# Exercise requirements
Quote word for word the part of the items that opens with the line containing "How far apart" and closes with the final line of the items, both ends included.

# The input
⁂
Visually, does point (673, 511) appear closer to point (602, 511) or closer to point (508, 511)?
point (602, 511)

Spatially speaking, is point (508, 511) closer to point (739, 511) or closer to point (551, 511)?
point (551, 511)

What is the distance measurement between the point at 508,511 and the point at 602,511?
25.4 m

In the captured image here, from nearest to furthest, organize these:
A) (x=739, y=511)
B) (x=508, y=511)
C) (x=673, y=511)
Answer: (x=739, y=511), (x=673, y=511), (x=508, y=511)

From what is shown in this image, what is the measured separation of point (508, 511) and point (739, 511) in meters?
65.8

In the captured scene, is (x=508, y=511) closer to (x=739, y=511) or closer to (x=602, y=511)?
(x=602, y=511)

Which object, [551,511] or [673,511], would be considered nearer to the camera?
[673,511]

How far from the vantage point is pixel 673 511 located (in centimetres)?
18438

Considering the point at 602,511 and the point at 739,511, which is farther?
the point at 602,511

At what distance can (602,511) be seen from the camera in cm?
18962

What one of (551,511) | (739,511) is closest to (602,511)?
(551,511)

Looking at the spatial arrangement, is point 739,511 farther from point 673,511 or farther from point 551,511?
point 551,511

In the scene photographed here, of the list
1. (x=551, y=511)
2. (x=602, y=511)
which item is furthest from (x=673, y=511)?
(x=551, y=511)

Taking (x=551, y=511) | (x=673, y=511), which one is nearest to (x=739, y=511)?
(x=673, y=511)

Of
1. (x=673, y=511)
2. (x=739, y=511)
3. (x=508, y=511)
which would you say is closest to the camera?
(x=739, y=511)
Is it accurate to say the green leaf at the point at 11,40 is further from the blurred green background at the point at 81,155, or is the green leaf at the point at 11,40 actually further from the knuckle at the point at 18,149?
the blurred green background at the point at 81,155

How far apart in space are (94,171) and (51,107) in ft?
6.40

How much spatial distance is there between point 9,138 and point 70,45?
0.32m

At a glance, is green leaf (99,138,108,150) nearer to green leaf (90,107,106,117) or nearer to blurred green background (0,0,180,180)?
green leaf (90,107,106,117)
⁂
# Final result
How far apart in space are (94,171) and (51,107) in ft?
6.40

How much spatial distance is there between point 9,138 and point 70,45?
0.32m

At a glance, is green leaf (99,138,108,150) nearer to green leaf (90,107,106,117) or nearer to blurred green background (0,0,180,180)?
green leaf (90,107,106,117)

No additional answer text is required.